§ **Task statement**
The answer must consist of every line from the data that holds "straps".

§ **Saved entries**
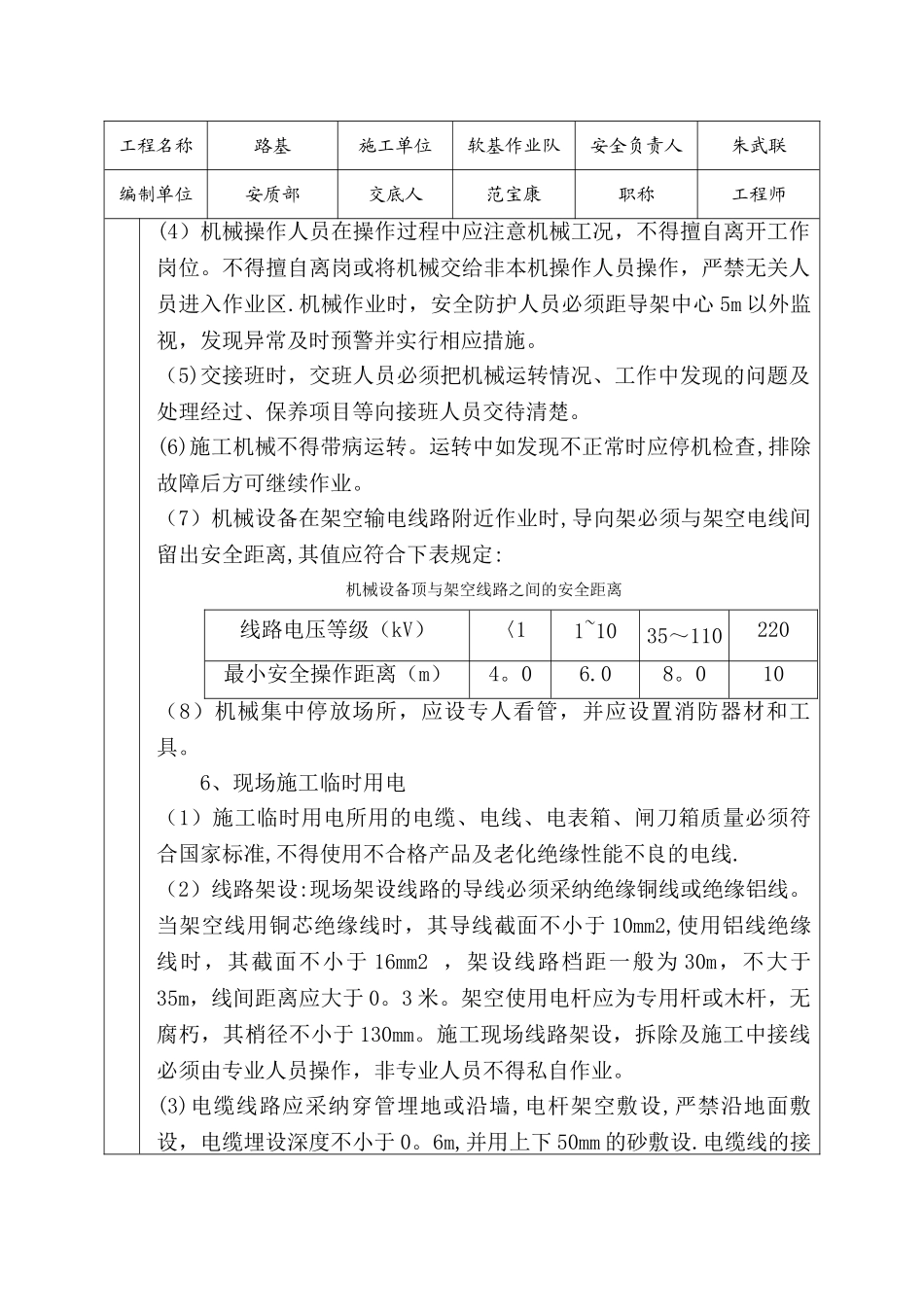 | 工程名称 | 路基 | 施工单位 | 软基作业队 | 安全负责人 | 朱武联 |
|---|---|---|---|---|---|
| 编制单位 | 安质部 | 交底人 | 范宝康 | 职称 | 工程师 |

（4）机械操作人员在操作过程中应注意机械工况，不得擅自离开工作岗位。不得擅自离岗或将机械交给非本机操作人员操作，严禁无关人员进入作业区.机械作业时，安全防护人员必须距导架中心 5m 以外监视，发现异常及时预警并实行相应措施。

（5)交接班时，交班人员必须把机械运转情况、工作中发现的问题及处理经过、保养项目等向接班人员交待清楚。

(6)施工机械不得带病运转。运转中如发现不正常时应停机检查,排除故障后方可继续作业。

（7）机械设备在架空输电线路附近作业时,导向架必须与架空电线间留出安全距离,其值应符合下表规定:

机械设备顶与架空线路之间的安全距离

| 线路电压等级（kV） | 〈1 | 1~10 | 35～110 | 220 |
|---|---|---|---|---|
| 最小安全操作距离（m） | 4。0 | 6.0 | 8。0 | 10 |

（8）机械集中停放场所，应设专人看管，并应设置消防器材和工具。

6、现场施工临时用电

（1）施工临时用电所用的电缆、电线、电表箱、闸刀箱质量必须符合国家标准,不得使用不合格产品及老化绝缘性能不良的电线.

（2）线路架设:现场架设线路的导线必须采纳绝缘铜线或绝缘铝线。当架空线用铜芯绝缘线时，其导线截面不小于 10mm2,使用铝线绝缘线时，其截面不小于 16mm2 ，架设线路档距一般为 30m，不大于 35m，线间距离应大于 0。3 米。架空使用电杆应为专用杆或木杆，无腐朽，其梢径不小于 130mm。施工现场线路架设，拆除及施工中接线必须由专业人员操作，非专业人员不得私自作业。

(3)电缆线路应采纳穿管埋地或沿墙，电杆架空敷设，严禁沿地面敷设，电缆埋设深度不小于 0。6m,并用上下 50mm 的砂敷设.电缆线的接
--
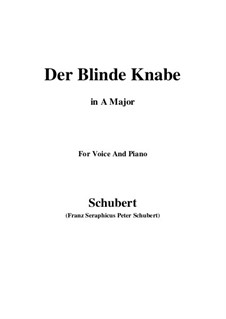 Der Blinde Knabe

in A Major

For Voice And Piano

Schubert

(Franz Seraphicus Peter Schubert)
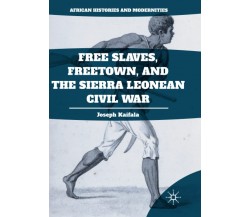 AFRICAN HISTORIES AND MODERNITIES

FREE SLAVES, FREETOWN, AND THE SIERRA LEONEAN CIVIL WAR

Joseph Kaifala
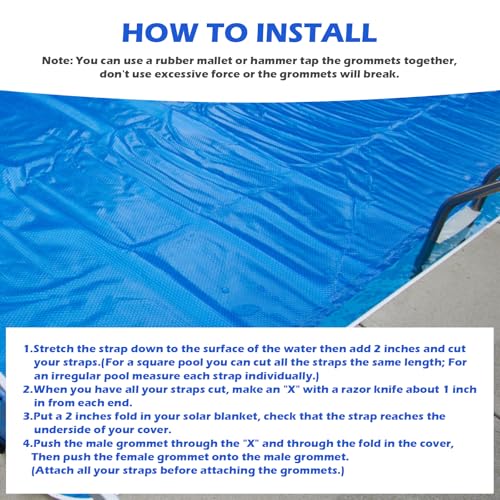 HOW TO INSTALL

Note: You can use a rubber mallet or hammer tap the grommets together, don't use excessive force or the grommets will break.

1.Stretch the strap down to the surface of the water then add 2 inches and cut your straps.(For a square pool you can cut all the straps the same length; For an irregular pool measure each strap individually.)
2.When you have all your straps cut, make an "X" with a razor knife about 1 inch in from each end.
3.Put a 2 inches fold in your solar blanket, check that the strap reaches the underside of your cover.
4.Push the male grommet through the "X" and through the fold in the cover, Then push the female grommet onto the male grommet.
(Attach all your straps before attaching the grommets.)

§ **Solution below**
1.Stretch the strap down to the surface of the water then add 2 inches and cut your straps.(For a square pool you can cut all the straps the same length; For an irregular pool measure each strap individually.)
2.When you have all your straps cut, make an "X" with a razor knife about 1 inch in from each end.
(Attach all your straps before attaching the grommets.)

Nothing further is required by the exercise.